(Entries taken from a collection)
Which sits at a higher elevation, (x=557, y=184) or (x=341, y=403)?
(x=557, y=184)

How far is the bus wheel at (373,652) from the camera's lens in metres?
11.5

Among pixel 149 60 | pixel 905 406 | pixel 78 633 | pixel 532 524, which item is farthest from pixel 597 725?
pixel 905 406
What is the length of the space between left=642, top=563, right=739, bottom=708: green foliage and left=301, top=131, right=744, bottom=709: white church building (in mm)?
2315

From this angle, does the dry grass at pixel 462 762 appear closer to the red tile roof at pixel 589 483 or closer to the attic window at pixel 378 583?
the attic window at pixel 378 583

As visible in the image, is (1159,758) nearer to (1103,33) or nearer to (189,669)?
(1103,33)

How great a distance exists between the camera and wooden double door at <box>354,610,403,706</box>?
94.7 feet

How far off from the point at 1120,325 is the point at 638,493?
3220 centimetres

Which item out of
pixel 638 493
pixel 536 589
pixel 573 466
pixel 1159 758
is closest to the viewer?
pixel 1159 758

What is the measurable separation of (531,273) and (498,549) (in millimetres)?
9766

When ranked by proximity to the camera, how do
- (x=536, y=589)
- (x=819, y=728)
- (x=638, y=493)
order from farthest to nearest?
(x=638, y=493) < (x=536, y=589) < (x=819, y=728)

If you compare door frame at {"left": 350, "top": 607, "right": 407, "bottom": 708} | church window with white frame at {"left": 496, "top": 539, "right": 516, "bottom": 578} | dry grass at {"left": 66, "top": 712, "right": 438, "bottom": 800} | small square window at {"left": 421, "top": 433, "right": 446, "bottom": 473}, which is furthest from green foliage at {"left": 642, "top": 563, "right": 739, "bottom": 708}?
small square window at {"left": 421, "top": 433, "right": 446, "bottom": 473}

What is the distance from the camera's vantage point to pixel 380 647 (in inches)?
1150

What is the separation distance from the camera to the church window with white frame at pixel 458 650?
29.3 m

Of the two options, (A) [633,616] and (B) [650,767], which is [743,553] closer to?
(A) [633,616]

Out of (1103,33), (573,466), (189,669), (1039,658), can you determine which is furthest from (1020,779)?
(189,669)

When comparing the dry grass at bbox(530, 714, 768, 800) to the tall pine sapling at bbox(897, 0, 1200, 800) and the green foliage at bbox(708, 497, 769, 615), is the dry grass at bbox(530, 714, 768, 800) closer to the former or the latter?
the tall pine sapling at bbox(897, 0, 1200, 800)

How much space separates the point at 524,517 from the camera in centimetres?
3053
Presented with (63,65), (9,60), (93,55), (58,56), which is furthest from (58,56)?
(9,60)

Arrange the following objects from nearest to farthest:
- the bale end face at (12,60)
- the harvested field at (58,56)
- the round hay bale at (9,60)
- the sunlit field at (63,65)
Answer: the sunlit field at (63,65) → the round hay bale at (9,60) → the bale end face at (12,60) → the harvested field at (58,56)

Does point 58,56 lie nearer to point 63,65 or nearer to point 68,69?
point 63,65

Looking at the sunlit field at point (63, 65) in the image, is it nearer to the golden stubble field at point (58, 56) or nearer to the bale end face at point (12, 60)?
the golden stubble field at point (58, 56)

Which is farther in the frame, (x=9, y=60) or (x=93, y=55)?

[Instructions to follow]
Convert the lines of the data between the one containing "What is the measurable" and the one containing "(x=638, y=493) <", inclusive, into a Markdown table with the columns Row and Text. Put a row number in Row and the line in Text, and leave out blank lines.

[Full response]
| Row | Text |
|---|---|
| 1 | What is the measurable separation of (531,273) and (498,549) (in millimetres)? |
| 2 | 9766 |
| 3 | When ranked by proximity to the camera, how do |
| 4 | - (x=536, y=589) |
| 5 | - (x=819, y=728) |
| 6 | - (x=638, y=493) |
| 7 | order from farthest to nearest? |
| 8 | (x=638, y=493) < (x=536, y=589) < (x=819, y=728) |